Los Angeles,
10
April
2024
|
12:21 PM
America/Los_Angeles

Cedars-Sinai Joins 40 Health Systems in White House Effort on AI

The Initiative Aims to Enhance Patient Care and Clinician Support While Ensuring Safety and Trust in AI Applications

Cedars-Sinai has joined a White House initiative aimed at ensuring healthcare providers and companies use artificial intelligence (AI) ethically and responsibly. Together with the U.S. Department of Health and Human Services, the AI effort—announced in late 2023—is a consortium involving nearly 40 health systems and insurers. Craig Kwiatkowski, PharmD

“Cedars-Sinai is honored to be part of this collective commitment to responsible AI use in healthcare, acknowledged by the White House,” said Craig Kwiatkowski, PharmD, senior vice president and chief information officer at Cedars-Sinai. “This pledge reflects our dedication to principles that prioritize fairness, appropriateness, validity, effectiveness and safety in leveraging AI for scientific discoveries and improved patient care.”

As described by the White House, members’ voluntary commitments reflect a series of actions that underscore three principles that are fundamental: safety, security and trust.

In joining the initiative, Cedars-Sinai committed to:

  • Vigorously develop AI solutions to optimize healthcare delivery and payment by advancing health equity, expanding access, making healthcare more affordable, improving outcomes through more coordinated care, improving patient experience, and reducing clinician burnout.

- **Tasks**
1/ In the Cedars-Sinai AI announcement, why does Cedars-Sinai commit to vigorously developing AI solutions? Answer in one to three sentences.
2/ Answer these questions using the Cedars-Sinai AI announcement:
(a) When was the White House AI effort announced?
(b) About how many health systems and insurers are in the consortium?
(c) Which three principles do the members' voluntary commitments underscore?
3/ Retype the part of the Cedars-Sinai AI announcement starting with "In joining the" and going on through "reducing clinician burnout.".

[Saved entries]
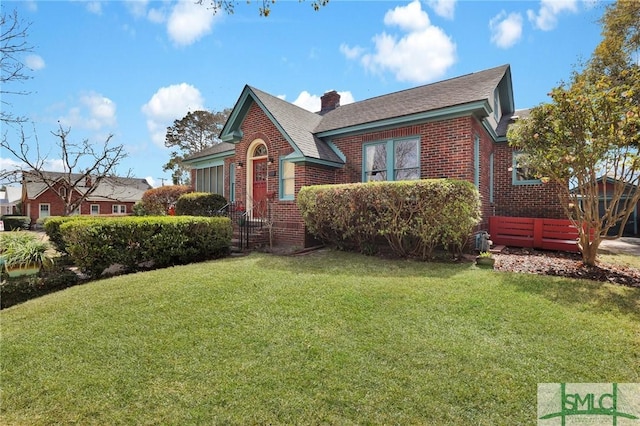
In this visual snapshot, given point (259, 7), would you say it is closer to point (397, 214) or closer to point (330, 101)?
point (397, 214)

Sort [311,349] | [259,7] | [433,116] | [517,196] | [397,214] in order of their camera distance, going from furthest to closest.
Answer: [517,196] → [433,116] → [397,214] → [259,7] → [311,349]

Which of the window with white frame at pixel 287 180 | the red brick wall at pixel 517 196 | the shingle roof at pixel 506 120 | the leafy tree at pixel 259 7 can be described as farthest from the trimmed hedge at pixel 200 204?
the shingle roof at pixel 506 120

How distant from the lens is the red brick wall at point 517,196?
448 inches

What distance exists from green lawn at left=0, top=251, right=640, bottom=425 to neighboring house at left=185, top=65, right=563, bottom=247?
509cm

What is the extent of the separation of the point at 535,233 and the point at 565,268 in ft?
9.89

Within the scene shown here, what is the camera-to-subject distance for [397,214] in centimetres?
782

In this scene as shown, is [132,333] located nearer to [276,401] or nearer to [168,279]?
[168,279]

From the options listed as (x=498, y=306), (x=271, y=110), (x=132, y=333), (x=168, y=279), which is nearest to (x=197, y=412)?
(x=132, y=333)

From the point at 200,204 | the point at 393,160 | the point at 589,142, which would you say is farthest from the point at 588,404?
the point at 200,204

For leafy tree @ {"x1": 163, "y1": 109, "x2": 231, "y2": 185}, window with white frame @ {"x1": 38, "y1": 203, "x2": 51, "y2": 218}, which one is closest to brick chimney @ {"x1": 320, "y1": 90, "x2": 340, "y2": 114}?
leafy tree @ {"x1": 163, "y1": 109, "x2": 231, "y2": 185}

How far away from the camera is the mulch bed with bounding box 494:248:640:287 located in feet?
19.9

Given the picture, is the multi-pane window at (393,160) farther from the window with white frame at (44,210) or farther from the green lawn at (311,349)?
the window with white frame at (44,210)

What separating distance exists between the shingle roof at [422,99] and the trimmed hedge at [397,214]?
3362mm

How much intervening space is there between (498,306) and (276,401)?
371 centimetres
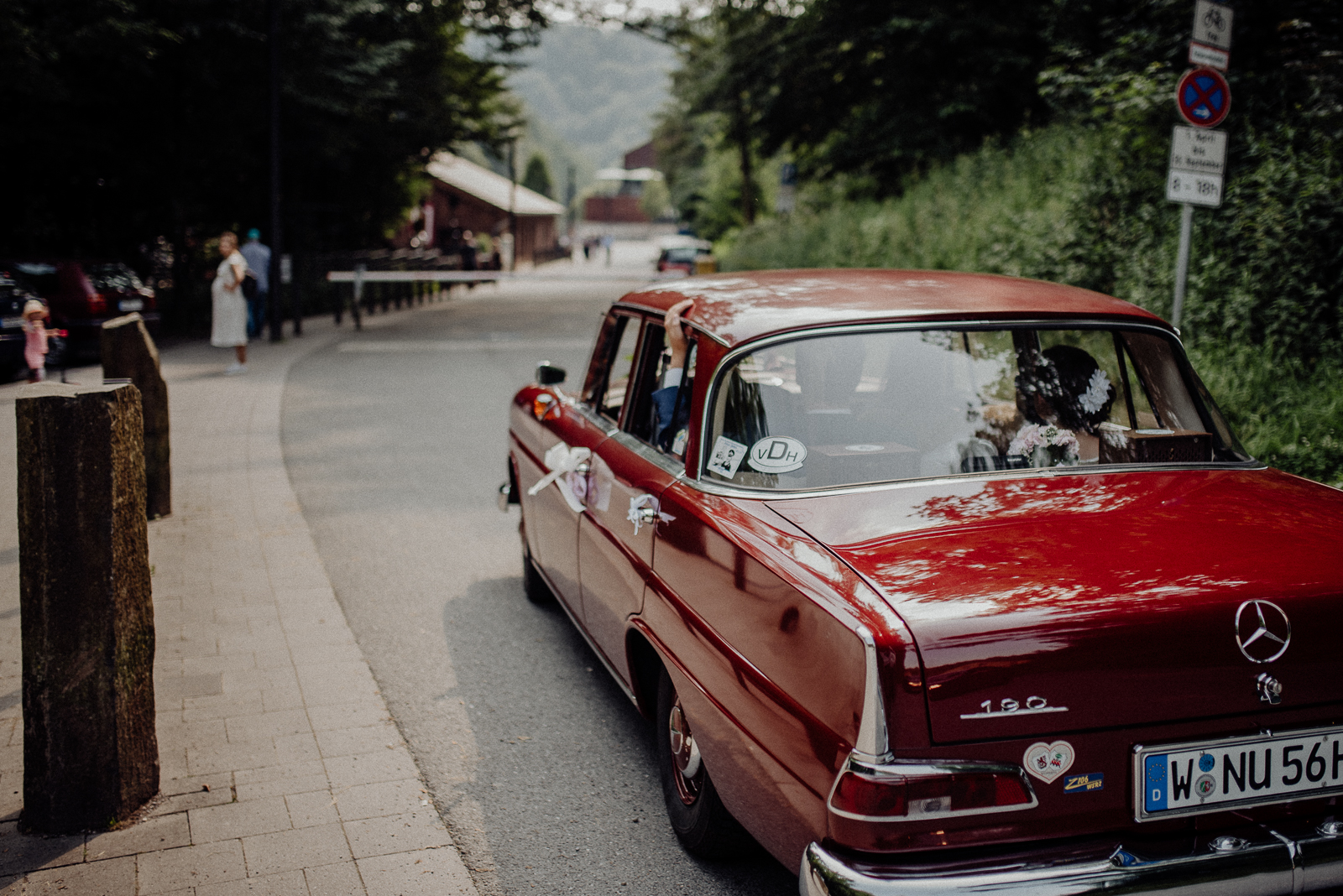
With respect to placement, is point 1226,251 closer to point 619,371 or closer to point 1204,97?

...

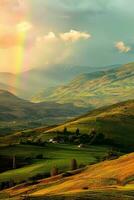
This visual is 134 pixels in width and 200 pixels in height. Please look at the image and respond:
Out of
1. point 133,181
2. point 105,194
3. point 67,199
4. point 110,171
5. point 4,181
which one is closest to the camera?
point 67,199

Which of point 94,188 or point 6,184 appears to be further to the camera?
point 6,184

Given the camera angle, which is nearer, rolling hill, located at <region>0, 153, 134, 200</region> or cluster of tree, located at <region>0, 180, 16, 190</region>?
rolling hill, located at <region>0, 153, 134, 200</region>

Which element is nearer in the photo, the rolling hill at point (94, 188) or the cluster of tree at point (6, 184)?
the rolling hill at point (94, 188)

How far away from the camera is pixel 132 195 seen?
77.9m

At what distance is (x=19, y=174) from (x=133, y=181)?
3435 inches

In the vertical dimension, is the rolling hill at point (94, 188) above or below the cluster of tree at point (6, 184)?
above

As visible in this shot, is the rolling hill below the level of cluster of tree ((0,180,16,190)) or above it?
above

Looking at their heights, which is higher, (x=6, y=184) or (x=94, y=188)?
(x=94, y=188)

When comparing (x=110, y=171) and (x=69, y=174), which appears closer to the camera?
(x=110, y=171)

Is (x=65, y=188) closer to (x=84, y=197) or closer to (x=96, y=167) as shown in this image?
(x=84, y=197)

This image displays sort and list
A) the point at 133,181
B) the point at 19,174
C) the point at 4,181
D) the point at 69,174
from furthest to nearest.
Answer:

- **Answers by item number**
1/ Cedars-Sinai commits to developing AI solutions to optimize healthcare delivery and payment. It aims to do this by advancing health equity, expanding access, making healthcare more affordable, improving outcomes through more coordinated care, improving patient experience and reducing clinician burnout.

2/
(a) Late 2023.
(b) Nearly 40.
(c) Safety, security and trust.

3/
In joining the initiative, Cedars-Sinai committed to:

  • Vigorously develop AI solutions to optimize healthcare delivery and payment by advancing health equity, expanding access, making healthcare more affordable, improving outcomes through more coordinated care, improving patient experience, and reducing clinician burnout.